Por Marcelo Semer, no blog Sem Juízo:Uma das grandes sandices dos saudosistas da ditadura, ou daqueles que evocam a nostalgia do que jamais conheceram, é pregar por “um golpe militar contra a corrupção”.
Nessas toscas, porém não ingênuas, chamadas para uma marcha com Deus, família, liberdade e canhões, a ideia se repete com uma irritante constância.
Mas um golpe militar jamais será contra a corrução. O golpe é a própria corrupção.
Não bastasse o fato de corromper a ideia em si do estado de direito (que cede ao estágio da força bruta), e ser, portanto, uma violência contra a democracia, a ditadura por essência se opõe aos princípios mais básicos do combate a qualquer corrupção: transparência e igualdade.
Nada disso existe quando o poder é absoluto.
Não passa de um mito, construído pelo marketing da mentira e pela estratégia da ocultação, a ideia de que não houve corrupção na ditadura.
Pequenas notícias, grandes fortunas.
Quantos não foram os empreendedores pró-militares que enriqueceram, enquanto o país se endividava brutalmente?
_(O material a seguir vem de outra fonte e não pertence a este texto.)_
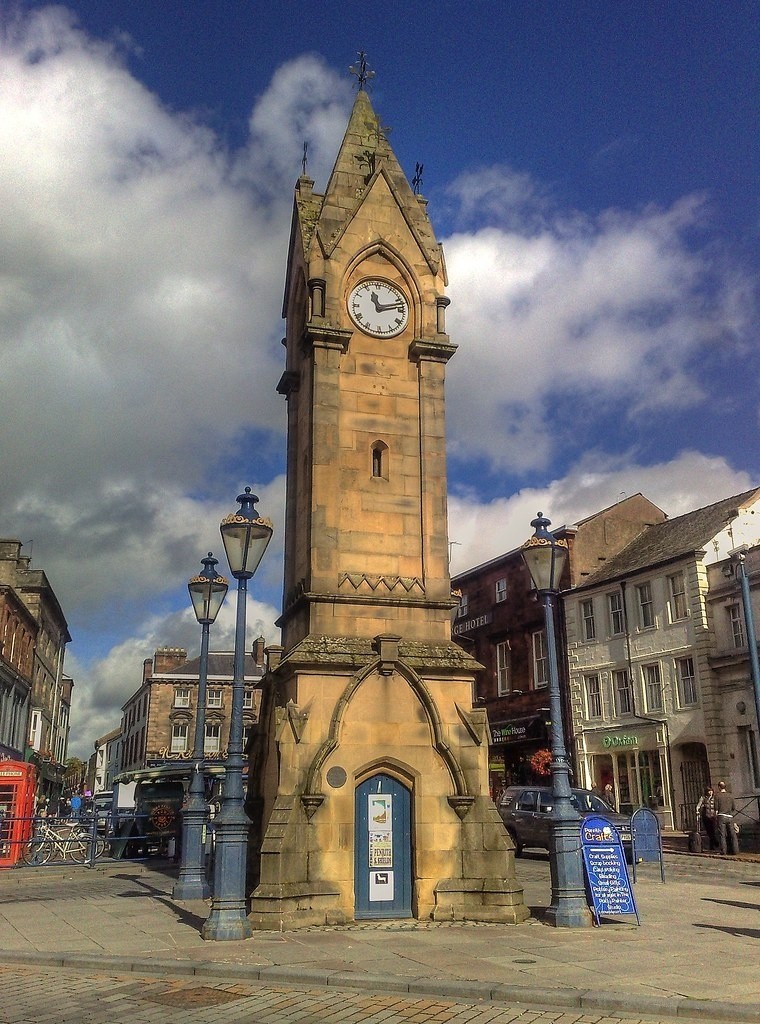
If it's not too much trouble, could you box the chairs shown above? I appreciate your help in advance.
[97,804,110,809]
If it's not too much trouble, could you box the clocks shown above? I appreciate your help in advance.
[347,281,409,339]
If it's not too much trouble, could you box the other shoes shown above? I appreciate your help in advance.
[714,840,719,848]
[709,846,715,850]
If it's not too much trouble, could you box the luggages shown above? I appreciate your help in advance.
[689,811,702,853]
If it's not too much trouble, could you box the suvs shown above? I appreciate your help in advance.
[497,785,640,865]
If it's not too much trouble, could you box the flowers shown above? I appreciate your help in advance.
[531,748,551,777]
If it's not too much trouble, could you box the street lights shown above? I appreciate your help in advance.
[727,544,759,732]
[518,512,593,929]
[171,551,228,901]
[200,487,274,942]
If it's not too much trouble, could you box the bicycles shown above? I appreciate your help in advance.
[22,819,99,865]
[31,820,105,860]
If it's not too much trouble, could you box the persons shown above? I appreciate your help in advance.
[696,781,740,855]
[37,792,86,823]
[590,782,614,806]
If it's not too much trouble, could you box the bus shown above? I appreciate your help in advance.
[91,791,113,803]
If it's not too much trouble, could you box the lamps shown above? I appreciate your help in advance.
[512,690,522,695]
[478,697,484,700]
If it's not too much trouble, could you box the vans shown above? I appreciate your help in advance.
[86,803,112,830]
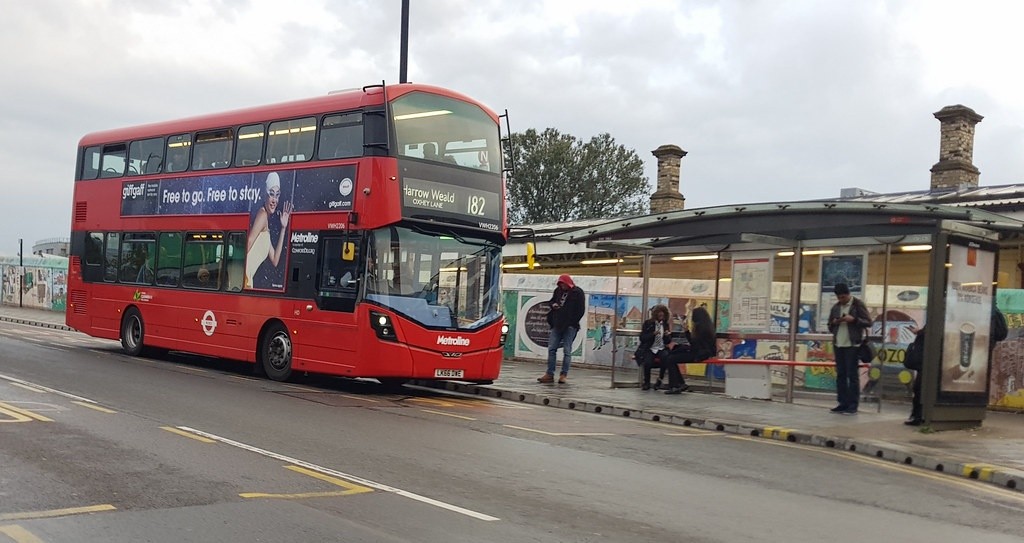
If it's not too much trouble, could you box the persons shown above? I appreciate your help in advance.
[636,303,718,395]
[423,144,437,158]
[905,322,927,424]
[826,284,874,416]
[537,274,586,385]
[91,234,217,290]
[245,172,292,292]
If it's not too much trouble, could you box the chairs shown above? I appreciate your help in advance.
[335,143,353,157]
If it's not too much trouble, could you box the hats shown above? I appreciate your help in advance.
[197,269,209,279]
[266,172,280,192]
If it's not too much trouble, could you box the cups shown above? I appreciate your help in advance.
[959,322,977,372]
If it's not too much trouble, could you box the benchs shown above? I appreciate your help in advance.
[630,354,872,404]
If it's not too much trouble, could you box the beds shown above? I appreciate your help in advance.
[106,158,258,179]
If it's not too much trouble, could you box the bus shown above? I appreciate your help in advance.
[66,83,538,388]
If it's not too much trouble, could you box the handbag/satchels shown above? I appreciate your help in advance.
[857,337,877,363]
[904,342,920,370]
[546,310,553,325]
[995,306,1008,341]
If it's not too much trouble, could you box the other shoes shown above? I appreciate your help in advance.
[847,406,857,413]
[904,414,921,426]
[679,383,686,390]
[664,387,682,394]
[654,378,662,390]
[642,381,651,390]
[831,405,846,412]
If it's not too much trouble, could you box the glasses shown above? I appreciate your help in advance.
[267,191,281,199]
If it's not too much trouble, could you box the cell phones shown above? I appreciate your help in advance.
[836,317,839,319]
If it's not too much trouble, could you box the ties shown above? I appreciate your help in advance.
[657,323,661,346]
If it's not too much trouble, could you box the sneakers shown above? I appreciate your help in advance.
[558,374,566,383]
[537,373,554,382]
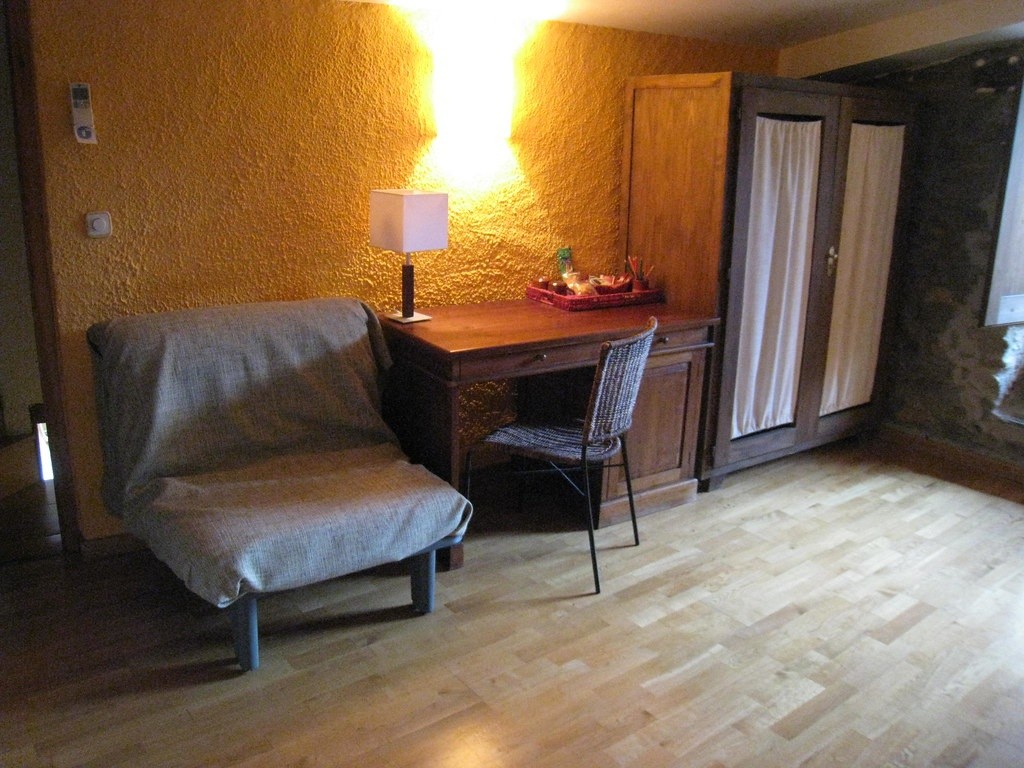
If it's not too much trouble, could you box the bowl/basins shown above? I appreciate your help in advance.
[594,272,632,294]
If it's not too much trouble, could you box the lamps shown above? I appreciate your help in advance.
[367,188,449,325]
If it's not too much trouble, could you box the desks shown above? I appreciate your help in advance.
[377,299,722,571]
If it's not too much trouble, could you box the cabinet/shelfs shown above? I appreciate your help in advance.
[618,70,927,492]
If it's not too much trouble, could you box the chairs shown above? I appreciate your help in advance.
[85,297,474,670]
[464,315,658,593]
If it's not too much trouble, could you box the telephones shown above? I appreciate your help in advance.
[71,83,98,144]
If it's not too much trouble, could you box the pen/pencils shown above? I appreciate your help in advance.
[624,256,654,280]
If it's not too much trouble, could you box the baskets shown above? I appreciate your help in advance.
[526,278,660,312]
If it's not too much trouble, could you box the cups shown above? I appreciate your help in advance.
[532,276,549,289]
[548,281,575,297]
[633,279,649,292]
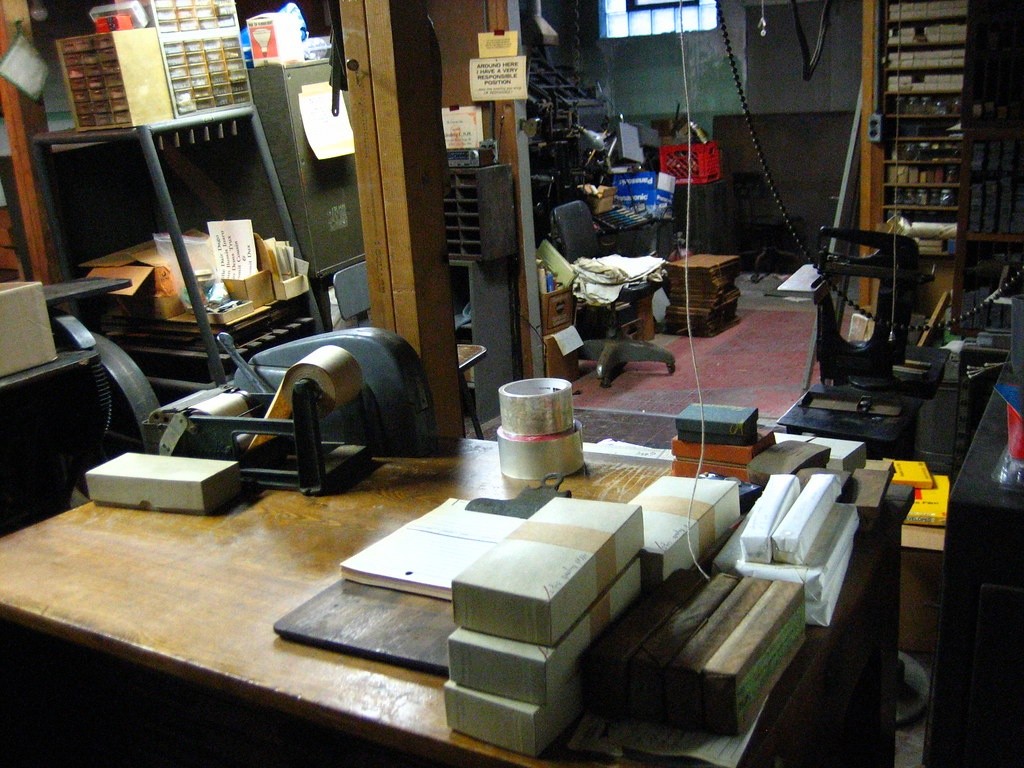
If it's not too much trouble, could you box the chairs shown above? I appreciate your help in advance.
[332,261,489,438]
[553,198,677,388]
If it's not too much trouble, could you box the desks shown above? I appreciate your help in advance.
[0,437,916,768]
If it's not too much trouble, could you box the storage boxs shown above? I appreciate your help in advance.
[901,526,945,653]
[577,183,617,214]
[78,228,209,319]
[453,496,642,647]
[805,437,867,476]
[670,429,775,469]
[447,555,643,707]
[269,272,307,300]
[221,269,275,308]
[676,402,761,446]
[245,13,304,66]
[538,283,573,335]
[444,669,593,758]
[0,281,58,378]
[542,333,580,383]
[672,460,748,485]
[630,475,741,585]
[659,140,721,186]
[83,451,239,514]
[613,172,676,220]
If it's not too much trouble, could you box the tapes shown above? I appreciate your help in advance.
[498,377,574,436]
[496,418,583,480]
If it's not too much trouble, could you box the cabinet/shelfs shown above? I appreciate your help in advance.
[443,162,518,262]
[858,0,1024,341]
[921,347,1023,768]
[0,0,372,392]
[448,259,513,424]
O que não havia na ditadura era liberdade da imprensa para divulgar, nem a de órgãos de controle para averiguar ilícitos.
A ideia de república pressupõe o controle do poder; a ditadura, ao revés, se baseia no uso do poder como controle.
Reportagem recente do jornal O Globo -insuspeito no assunto, porque foi um dos mais persistentes no apoio aos militares- aponta que a Comissão Geral de Investigação criada pela ditadura arquivou inúmeras denúncias contra amigos do regime ao mesmo tempo em que se detinha em vasculhar a vida de seus opositores.
Enquanto arquivos pessoais de Leonel Brizola e João Goulart eram devassados (sem sucesso) pelos investigadores atrelados ao governo, denúncias contra José Sarney e Antônio Carlos Magalhães, por exemplo, foram simplesmente arquivadas sem qualquer tipo de apuração.
Os amigos do poder tinham mais que direitos; os inimigos, bem menos do que a lei.
Pode-se encontrar violência, privilégios e obediência pelo medo nos desvãos da nossa ditadura.
Mas não uma polícia isenta, um Ministério Público com autonomia ou a plena independência judicial.
A promiscuidade entre empresários e membros do regime militar é, aliás, um dos pontos que tem chamado a atenção da Comissão Nacional da Verdade recentemente. Já foram levantados vários apontamentos de visitas de representantes de entidades de industriais a locais de repressão.
O documentário Cidadão Boilesen (2009, direção Chaim Litewsky) aborda o tema com farto material histórico, relatando o subsídio empresarial para a manutenção de centros de tortura –uma espécie de parceria público privada para uma operação ilegal, ao mesmo tempo no coração e à margem do sistema.
Alguns aderiram à promiscuidade como forma de não serem alijados de licitações ou grandes contratos; outros justamente para poder se aproveitar das oportunidades que se abriam com essas ligações escusas -o documentário avoluma dados sobre as conexões entre o grupo do executivo e a Petrobrás.
Com a aproximação do aniversário de cinquenta anos do golpe militar, que mergulhou o país em mais de duas décadas de sombras, proliferam-se manifestações nostálgicas, estimuladas pelo negacionismo de historiadores reacionários.
A ditadura, de fato, tinha menos paciência com rebeliões de políticos aliados. E nenhuma tolerância contra os inimigos do regime.
Mas daí não resulta qualquer mérito. Ao revés, a intolerância do poder foi devastadora.
Muitas famílias acabaram destroçadas. E as marchas que vieram a partir do golpe não desaguaram nem em Deus nem nas liberdades. Apenas espalharam violência.
Há quem esteja predestinado a repetir a história como farsa. Mas há muita gente ainda de olho na tragédia.